## THE EXERCISE
Rewrite the entries from the line with "From the image, would" through the end of the entries, replacing "prayer mat" with "rug" and leaving everything else unchanged.

## DATA FOR PROCESSING
****
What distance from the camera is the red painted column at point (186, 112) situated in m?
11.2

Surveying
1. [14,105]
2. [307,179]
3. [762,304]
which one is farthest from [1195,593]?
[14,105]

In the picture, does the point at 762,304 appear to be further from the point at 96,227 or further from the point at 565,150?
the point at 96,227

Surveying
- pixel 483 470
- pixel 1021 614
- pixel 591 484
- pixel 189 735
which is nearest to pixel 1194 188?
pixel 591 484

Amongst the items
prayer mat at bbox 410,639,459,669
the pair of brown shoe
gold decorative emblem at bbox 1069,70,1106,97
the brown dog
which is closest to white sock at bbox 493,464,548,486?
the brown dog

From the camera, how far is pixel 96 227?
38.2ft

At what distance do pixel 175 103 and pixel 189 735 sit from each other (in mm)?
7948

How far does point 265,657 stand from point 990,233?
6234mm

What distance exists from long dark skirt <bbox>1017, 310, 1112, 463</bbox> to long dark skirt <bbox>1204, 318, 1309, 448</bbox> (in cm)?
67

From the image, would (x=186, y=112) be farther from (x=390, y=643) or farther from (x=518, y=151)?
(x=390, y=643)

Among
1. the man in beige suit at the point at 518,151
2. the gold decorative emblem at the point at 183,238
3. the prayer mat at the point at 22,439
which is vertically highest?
****
## COMPLETE ANSWER
From the image, would (x=186, y=112) be farther from (x=390, y=643) or farther from (x=518, y=151)?
(x=390, y=643)

Among
1. the man in beige suit at the point at 518,151
2. the gold decorative emblem at the point at 183,238
3. the rug at the point at 22,439
which is vertically highest?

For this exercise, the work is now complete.